>> start Stored data

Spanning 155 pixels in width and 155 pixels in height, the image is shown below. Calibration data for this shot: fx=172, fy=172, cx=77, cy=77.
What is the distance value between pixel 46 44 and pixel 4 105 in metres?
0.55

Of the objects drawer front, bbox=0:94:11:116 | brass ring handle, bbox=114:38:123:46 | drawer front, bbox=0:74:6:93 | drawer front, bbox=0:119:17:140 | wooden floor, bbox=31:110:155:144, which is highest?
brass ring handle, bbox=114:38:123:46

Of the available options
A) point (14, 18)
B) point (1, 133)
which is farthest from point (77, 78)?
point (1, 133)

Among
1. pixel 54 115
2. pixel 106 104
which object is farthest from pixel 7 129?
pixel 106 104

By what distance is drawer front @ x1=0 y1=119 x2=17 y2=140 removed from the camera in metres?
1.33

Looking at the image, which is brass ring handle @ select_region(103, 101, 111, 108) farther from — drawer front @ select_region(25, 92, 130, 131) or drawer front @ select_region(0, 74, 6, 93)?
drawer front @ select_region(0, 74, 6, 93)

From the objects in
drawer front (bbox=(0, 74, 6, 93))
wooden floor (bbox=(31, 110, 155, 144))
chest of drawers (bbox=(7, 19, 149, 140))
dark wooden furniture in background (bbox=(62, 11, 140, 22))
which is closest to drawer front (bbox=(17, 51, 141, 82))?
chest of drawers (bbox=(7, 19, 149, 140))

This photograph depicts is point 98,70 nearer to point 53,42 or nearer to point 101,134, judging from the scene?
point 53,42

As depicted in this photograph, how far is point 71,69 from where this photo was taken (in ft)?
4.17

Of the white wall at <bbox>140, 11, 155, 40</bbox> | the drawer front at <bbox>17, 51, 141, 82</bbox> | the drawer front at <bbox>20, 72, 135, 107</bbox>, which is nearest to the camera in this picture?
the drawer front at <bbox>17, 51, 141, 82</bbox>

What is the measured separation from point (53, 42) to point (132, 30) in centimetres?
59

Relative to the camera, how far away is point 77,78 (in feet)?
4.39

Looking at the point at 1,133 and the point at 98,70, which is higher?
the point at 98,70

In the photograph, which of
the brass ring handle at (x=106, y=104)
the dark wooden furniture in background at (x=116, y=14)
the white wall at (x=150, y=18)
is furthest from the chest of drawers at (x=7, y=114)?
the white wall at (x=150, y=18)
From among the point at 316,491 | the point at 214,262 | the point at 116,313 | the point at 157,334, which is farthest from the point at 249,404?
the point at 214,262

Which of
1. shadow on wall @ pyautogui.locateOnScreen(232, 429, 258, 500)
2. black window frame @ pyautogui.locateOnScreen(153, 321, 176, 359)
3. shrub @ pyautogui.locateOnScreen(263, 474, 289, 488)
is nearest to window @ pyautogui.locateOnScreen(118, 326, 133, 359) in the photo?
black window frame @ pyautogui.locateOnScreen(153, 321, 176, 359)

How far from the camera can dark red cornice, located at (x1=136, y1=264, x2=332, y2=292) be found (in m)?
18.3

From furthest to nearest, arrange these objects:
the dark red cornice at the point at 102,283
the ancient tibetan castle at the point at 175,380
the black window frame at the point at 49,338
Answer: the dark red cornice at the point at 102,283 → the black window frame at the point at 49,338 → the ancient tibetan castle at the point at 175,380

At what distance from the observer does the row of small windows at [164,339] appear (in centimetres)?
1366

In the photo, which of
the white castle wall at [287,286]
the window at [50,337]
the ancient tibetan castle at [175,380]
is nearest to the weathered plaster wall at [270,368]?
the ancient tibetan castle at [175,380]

>> end Stored data

**Objective**
Repeat exactly the lines from the line containing "How far from" through the last line of the records above, including both, and nothing else.

**Solution for this task**
How far from the camera can dark red cornice, located at (x1=136, y1=264, x2=332, y2=292) be found (in m)?
18.3

From furthest to nearest, arrange these objects:
the dark red cornice at the point at 102,283
the ancient tibetan castle at the point at 175,380
the black window frame at the point at 49,338
Answer: the dark red cornice at the point at 102,283 → the black window frame at the point at 49,338 → the ancient tibetan castle at the point at 175,380

At what distance from the observer does the row of small windows at [164,339] appear (in centimetres)?
1366

In the photo, which of
the white castle wall at [287,286]
the window at [50,337]
the ancient tibetan castle at [175,380]
is nearest to the weathered plaster wall at [270,368]?
the ancient tibetan castle at [175,380]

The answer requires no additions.